◆ **DOCUMENT SECTION**

====

FOR IMMEDIATE RELEASE

CPI AEROSTRUCTURES ANNOUNCES 2013 THIRD QUARTER RESULTS
$83.1 Million in New Contract Awards as of October 31st, 30% Higher than Same Period of 2012

Edgewood, NY – November 5, 2013  CPI Aerostructures, Inc. (“CPI Aero®”) (NYSE MKT: CVU) today announced financial results for the 2013 third quarter and nine months ended September 30, 2013.

Third Quarter 2013 vs. Third Quarter 2012
•  
Revenue was $20,664,645 compared to $21,340,831;
•  
Gross margin was 21.7% compared to 27.2%;
•  
Pre-tax income was $2,772,100 compared to $4,025,437; and,
•  
Net income was $1,911,100 or $0.23 per diluted share, compared to $2,795,437 or $0.33 per diluted share.

Nine Months 2013 vs. Nine Months 2012
•  
Revenue was $61,702,530 compared to $61,916,552;
•  
Gross margin was 21.3% compared to 26.7%;
•  
Pre-tax income was to $7,777,650 compared to $10,759,775; and,
•  
Net income was $5,366,650 or $0.63 per diluted share compared to $7,410,775 or $0.96 per diluted share.

* Diluted earnings per share for the 2013 nine month period was calculated on 10% more shares outstanding, than in the prior year period due to the Company’s 1.2 million share public offering completed in July 2012.

====

◆ **INFORMATION PROVIDED**
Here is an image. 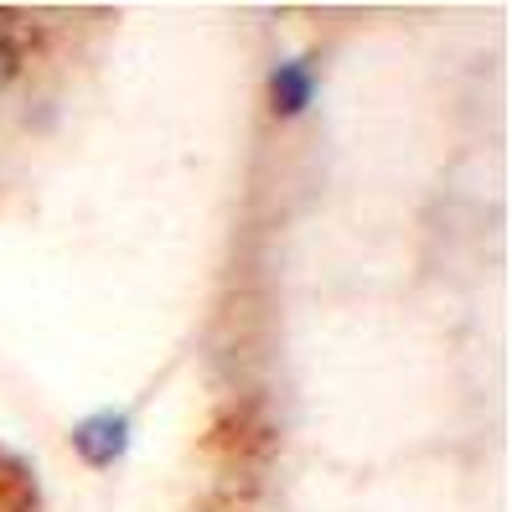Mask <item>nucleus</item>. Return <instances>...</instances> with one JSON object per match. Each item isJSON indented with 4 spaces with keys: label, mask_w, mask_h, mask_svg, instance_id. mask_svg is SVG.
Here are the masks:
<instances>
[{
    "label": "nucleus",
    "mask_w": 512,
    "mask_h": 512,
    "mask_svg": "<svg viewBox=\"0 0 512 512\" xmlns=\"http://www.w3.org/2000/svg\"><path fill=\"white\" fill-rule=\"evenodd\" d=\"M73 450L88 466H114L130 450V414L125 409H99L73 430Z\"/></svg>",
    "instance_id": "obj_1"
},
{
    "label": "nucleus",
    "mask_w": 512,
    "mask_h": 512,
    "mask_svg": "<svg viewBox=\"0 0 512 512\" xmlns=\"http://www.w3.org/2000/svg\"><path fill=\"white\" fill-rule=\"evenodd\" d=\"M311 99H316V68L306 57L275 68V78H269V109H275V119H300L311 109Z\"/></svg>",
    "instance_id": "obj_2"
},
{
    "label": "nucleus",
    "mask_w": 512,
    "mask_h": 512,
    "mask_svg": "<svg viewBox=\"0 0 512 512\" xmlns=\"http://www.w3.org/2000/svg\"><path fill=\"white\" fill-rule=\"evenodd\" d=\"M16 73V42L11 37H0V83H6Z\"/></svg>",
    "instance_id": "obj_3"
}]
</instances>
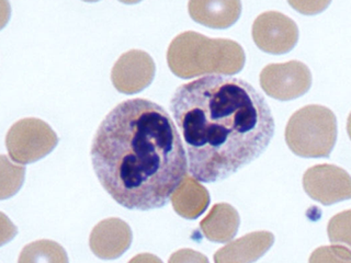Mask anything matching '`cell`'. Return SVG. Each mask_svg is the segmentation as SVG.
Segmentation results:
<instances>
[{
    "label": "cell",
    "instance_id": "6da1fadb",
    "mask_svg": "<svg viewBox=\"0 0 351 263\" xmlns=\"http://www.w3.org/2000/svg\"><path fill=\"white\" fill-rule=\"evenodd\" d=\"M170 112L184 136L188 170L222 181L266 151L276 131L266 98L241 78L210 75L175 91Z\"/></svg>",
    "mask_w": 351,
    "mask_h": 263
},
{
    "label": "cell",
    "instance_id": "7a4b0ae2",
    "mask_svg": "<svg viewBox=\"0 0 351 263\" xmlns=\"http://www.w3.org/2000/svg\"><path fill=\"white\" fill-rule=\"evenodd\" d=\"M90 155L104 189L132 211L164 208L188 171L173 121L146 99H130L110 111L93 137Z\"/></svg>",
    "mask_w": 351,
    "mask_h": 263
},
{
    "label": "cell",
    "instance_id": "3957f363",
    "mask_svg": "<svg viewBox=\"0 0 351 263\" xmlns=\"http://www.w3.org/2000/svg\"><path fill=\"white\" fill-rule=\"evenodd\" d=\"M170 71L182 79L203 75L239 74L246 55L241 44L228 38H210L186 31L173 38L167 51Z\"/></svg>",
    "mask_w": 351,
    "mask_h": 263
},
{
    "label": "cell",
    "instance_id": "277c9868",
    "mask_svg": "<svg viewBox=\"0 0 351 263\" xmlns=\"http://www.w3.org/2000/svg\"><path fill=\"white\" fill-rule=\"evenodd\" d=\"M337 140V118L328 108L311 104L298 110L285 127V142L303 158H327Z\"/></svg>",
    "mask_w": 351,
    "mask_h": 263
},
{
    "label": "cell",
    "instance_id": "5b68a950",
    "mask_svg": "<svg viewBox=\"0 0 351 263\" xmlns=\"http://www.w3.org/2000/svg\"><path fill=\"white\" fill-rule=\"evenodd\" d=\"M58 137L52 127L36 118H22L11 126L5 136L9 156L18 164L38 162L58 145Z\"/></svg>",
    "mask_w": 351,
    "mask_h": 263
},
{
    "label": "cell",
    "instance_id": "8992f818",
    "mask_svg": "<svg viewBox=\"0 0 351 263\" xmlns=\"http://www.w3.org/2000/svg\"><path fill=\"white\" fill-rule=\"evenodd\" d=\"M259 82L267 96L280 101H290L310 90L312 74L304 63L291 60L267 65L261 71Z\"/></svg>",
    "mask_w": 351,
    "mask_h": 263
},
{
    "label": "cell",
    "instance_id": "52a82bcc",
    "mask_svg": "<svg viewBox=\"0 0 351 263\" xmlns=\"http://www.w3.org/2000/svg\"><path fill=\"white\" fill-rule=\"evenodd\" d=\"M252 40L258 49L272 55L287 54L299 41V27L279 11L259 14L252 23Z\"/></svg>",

====

◆ **TASK OBJECTIVE**
Please extract the part of the third-quarter results release that begins at the words "CPI AEROSTRUCTURES ANNOUNCES" and stops after "September 30, 2013.", copying it word for word.

◆ **THE ANSWER**
CPI AEROSTRUCTURES ANNOUNCES 2013 THIRD QUARTER RESULTS
$83.1 Million in New Contract Awards as of October 31st, 30% Higher than Same Period of 2012

Edgewood, NY – November 5, 2013  CPI Aerostructures, Inc. (“CPI Aero®”) (NYSE MKT: CVU) today announced financial results for the 2013 third quarter and nine months ended September 30, 2013.